Task description:
Rewrite everything from the line containing "Of the provided options" down to the line containing "How far from the camera is (360,560)", putting "dark chair" wherever "black chair" appears and keeping the rest the same.

Items from a data source:
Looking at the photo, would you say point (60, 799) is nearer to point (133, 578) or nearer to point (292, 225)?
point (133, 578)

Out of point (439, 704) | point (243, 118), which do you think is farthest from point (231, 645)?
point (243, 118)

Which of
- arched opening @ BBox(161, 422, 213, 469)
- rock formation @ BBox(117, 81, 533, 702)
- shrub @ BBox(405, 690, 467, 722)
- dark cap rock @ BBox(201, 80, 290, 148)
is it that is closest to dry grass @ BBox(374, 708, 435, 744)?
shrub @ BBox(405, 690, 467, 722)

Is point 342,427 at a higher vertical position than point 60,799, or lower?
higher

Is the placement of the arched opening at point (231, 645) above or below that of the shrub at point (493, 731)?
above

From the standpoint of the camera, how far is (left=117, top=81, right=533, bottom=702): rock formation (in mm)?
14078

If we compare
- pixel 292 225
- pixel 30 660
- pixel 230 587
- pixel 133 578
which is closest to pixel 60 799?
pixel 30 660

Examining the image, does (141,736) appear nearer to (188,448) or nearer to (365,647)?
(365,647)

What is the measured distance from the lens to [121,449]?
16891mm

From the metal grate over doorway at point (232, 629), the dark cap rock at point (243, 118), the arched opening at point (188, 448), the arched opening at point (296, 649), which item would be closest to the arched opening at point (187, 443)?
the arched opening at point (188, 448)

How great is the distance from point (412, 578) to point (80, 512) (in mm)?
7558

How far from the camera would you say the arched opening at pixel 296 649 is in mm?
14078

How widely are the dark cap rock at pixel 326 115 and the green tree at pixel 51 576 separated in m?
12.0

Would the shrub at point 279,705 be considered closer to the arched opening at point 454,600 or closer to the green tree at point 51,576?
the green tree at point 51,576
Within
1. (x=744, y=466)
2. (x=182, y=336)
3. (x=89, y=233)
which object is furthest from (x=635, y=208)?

--

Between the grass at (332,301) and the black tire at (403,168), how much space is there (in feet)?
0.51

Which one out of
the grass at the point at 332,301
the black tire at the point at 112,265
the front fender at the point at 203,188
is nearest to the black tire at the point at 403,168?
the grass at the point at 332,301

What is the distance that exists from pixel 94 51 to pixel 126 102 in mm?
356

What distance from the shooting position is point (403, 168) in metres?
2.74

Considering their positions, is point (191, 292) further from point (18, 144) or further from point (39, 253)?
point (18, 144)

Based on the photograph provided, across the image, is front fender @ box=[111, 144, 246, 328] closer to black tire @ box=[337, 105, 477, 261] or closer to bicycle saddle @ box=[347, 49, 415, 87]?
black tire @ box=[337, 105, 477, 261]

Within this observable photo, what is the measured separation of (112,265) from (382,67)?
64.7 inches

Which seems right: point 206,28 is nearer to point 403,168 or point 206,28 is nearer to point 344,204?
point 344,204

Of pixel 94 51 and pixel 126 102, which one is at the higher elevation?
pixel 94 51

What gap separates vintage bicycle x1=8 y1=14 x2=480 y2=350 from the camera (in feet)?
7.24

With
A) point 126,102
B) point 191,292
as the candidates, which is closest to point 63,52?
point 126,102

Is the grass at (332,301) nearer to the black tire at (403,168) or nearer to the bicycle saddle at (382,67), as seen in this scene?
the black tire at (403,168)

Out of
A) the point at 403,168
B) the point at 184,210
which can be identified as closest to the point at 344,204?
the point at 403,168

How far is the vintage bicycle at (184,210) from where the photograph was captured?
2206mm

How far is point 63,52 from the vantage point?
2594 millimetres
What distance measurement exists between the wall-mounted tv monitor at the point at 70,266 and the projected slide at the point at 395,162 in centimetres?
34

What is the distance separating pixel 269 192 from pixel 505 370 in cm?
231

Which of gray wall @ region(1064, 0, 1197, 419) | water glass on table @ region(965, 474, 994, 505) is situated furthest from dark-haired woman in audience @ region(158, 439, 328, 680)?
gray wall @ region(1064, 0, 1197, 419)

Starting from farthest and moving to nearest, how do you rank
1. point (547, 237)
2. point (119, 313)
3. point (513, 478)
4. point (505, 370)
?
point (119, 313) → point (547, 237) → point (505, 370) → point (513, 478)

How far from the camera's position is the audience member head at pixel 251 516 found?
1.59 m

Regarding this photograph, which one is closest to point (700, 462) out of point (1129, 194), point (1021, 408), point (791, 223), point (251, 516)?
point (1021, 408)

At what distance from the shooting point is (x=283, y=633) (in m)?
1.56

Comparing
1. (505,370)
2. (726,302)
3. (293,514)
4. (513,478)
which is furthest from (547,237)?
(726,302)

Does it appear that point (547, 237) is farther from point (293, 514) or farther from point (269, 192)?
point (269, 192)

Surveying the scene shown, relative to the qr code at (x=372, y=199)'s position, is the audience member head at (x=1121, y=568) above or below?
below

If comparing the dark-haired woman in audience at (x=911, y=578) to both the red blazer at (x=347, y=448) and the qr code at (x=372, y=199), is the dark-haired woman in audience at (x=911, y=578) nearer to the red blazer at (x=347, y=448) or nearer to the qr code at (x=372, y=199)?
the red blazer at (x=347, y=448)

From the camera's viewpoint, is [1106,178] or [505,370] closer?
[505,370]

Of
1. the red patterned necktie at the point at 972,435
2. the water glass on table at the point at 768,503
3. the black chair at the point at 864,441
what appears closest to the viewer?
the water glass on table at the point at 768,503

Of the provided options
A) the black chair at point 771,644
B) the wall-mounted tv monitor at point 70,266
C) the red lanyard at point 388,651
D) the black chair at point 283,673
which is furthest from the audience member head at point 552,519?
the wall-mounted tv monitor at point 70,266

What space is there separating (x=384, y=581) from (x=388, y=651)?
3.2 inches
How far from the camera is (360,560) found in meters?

---

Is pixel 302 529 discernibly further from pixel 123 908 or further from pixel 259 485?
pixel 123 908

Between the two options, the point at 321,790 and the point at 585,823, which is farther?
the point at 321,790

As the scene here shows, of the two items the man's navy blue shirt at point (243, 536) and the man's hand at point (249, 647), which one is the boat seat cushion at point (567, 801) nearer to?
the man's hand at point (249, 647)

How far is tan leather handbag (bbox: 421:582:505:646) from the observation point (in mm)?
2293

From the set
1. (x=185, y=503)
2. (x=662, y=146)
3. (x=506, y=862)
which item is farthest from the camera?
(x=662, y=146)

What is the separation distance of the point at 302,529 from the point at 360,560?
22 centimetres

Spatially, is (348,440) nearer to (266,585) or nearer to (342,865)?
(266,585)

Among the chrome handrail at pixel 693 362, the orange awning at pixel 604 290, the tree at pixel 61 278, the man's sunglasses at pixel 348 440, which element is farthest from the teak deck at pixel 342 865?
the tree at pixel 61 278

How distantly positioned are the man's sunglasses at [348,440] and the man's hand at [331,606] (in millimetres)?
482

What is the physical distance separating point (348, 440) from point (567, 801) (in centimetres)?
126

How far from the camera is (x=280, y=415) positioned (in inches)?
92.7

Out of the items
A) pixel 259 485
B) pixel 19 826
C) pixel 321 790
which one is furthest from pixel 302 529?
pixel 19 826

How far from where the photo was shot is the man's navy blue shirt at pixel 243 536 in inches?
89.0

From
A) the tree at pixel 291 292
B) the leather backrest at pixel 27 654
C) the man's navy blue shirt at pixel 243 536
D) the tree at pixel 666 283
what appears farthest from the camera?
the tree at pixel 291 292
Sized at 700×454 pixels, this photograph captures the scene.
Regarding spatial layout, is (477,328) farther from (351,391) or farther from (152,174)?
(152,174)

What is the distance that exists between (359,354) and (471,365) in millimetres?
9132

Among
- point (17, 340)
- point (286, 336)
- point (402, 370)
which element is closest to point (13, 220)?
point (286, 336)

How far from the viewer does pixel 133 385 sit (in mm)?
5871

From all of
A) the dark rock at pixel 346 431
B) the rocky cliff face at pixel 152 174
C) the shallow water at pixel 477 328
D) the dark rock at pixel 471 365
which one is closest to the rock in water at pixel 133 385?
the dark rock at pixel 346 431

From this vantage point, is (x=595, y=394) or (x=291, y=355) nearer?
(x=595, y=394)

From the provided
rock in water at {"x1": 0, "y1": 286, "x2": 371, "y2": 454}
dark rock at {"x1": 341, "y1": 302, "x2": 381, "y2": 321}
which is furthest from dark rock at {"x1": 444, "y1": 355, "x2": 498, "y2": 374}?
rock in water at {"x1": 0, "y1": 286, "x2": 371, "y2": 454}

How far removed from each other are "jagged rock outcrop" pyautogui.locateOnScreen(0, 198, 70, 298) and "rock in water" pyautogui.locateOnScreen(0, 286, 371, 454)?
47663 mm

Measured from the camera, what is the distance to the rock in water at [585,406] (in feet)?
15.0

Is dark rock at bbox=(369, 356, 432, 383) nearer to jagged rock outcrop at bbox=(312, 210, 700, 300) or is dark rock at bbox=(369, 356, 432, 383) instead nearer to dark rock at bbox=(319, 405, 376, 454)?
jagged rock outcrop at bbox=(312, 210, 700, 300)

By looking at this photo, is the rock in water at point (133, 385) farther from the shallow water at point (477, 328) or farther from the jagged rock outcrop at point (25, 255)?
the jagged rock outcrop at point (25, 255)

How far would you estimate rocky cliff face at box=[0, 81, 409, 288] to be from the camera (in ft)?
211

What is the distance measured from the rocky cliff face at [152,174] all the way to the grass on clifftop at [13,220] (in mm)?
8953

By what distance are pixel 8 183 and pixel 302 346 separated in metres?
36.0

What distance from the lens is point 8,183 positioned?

Exercise result:
Of the provided options
A) the dark chair at point 771,644
B) the wall-mounted tv monitor at point 70,266
C) the red lanyard at point 388,651
D) the dark chair at point 283,673
which is furthest from the audience member head at point 552,519?
the wall-mounted tv monitor at point 70,266

What space is there separating (x=384, y=581) from (x=388, y=651)?
3.2 inches
How far from the camera is (360,560) found in meters?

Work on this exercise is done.